▶ **Passage provided**:
........

My sense is that something upstream of TDM is doing this. The Ubuntu install defaults to Unity and lightdm. When I installed the two big TDE packages I set TDM as the default. But of course I'd had to run Unity in order to install TDE.
My first thought is to purge Unity and lightdm, but it might be that this won't solve the problem, and that someone here who is familiar with the macinations of X and such might have a sense of where there's a configuration file that is causing this to happen.
Anybody know?

........

▶ **Dataset excerpts**:
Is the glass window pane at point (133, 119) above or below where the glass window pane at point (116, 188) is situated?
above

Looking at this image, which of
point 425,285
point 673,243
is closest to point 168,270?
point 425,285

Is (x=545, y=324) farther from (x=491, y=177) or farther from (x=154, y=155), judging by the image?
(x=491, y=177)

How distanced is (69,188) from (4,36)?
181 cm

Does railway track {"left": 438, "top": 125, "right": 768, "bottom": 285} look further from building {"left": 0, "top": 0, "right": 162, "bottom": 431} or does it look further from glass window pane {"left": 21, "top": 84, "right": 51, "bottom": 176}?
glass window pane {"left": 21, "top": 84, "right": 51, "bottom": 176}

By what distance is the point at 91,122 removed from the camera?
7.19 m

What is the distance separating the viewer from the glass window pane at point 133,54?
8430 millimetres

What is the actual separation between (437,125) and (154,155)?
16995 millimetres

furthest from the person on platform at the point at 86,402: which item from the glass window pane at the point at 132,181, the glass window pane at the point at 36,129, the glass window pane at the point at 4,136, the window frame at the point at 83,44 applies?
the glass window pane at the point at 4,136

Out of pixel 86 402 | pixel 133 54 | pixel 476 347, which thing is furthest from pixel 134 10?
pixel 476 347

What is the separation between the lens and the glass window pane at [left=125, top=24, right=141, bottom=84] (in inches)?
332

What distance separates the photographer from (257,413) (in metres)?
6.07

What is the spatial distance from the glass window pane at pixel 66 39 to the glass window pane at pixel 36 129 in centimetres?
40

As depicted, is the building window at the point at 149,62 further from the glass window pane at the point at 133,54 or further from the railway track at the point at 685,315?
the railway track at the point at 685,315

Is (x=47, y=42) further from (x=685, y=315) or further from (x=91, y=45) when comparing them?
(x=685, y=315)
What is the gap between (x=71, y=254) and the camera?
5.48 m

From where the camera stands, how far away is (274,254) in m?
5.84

........

▶ **Required task 1**: In the TDM post, which two components does the Ubuntu install use by default?
▶ **Required task 2**: Extract from the TDM post the text starting with "My sense is" and going on through "this to happen.".
▶ **Required task 3**: List every software name that appears in the TDM post.
The entries after the TDM post are separate material.

▶ **Reply 1**: Unity and lightdm.

▶ **Reply 2**:
My sense is that something upstream of TDM is doing this. The Ubuntu install defaults to Unity and lightdm. When I installed the two big TDE packages I set TDM as the default. But of course I'd had to run Unity in order to install TDE.
My first thought is to purge Unity and lightdm, but it might be that this won't solve the problem, and that someone here who is familiar with the macinations of X and such might have a sense of where there's a configuration file that is causing this to happen.

▶ **Reply 3**: TDM, Ubuntu, Unity, lightdm, TDE, X